Besides being so clichéd, Beastly tries to be a moral tale about inner beauty being more important than outer beauty but, like its many predecessors, it sounds insincere. Dualities of ugliness and beauty remain firmly in place. The ugly people are still ugly, the beautiful people are still beautiful, although sometimes the ugly people are actually beautiful, they’re just badly groomed. Lindy went from plain to gorgeous as soon as she changed out of her baggy clothes and loosened her long red hair. The witch Kendra wasn’t really ugly or fat – that was just a disguise to test Kyle. And Kyle/Adrian himself is only temporarily cursed. Actually, none of the main characters are truly physically ugly, so whatever the book is trying to say, and whatever epiphany Kyle/Adrian has, it still seems to suggest that only the beautiful are worthy of attention. So what exactly is the message here? Perhaps it’s that you shouldn’t be mean to the hideous because they’re people too. Brilliant.

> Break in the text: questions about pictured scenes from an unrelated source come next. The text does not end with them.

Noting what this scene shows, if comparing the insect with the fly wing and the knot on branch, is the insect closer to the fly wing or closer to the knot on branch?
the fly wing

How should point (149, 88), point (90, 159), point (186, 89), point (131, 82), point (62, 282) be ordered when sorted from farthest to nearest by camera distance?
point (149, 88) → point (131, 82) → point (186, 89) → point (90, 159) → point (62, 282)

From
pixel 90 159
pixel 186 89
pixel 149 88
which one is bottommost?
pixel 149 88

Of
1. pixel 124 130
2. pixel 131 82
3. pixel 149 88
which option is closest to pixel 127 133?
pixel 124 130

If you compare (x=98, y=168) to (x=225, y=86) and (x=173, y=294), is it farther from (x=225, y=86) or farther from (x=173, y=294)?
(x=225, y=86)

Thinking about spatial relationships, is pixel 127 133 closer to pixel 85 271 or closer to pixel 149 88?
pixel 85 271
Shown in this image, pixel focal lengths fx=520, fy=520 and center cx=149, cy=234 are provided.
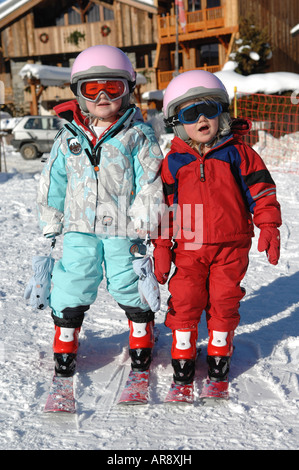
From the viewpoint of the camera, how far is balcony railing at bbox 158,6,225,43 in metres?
20.9

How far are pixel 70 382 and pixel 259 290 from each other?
6.57 ft

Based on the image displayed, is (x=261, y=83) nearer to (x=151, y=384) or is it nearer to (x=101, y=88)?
(x=101, y=88)

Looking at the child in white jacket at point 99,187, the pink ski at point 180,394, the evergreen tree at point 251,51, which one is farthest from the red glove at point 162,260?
the evergreen tree at point 251,51

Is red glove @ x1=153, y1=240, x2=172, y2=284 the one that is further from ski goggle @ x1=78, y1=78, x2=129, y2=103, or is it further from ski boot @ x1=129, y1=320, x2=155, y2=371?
ski goggle @ x1=78, y1=78, x2=129, y2=103

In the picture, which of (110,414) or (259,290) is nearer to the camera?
(110,414)

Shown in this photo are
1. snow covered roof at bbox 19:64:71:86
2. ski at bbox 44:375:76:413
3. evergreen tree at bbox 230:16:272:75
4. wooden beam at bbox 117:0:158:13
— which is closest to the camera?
ski at bbox 44:375:76:413

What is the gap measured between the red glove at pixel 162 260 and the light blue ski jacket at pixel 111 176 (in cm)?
12

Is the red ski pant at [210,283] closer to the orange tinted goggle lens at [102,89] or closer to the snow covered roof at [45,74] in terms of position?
the orange tinted goggle lens at [102,89]

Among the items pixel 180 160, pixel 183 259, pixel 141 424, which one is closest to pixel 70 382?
pixel 141 424

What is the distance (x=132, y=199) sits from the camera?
106 inches

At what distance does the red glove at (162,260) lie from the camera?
2.64 meters

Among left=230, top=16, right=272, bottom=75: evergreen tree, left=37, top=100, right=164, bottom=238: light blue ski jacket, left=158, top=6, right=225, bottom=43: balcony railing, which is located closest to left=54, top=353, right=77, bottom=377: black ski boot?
left=37, top=100, right=164, bottom=238: light blue ski jacket
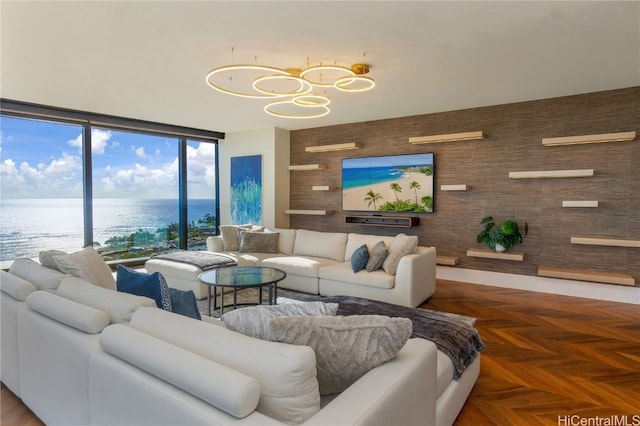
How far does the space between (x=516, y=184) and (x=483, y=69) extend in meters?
1.99

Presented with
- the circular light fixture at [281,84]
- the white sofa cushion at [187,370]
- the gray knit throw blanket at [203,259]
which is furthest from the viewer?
the gray knit throw blanket at [203,259]

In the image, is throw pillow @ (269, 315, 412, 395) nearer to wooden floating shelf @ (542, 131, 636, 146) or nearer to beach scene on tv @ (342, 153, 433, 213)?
wooden floating shelf @ (542, 131, 636, 146)

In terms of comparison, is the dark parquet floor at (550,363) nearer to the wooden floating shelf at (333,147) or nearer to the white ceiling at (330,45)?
the white ceiling at (330,45)

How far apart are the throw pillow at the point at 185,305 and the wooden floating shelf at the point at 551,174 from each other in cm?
444

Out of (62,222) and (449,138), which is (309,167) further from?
(62,222)

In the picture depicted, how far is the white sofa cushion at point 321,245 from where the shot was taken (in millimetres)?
4977

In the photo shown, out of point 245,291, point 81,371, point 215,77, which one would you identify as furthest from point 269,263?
point 81,371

Not that Beastly didn’t have have potential – retellings of fairytales are often interesting, and writing this one from the Beast’s perspective, explaining how he became a beast, was a good idea. And at least Lindy, in falling in love with beastly Adrian, really does value inner beauty over outer appearance. I also found it admirable that Flinn didn’t completely ignore the disturbing sexual undertones of the fairytale. Lindy’s father is basically pimping her and the idea of a guy locking a girl up in his home immediately implies rape, a concern that Lindy raises, although she refers to ‘sex’ rather than the more explicit ‘rape’. In addition, it was great to see the original Little Mermaid story play out in the chat with SilentMaid. Most fairytales, in their original or earlier versions, are very dark and disturbing, and I much prefer it when this is acknowledged rather than sanitised and glossed over to produce twee little stories for children. Beastly is at least not too childish, but none of this is enough to save what is really a very mediocre novel.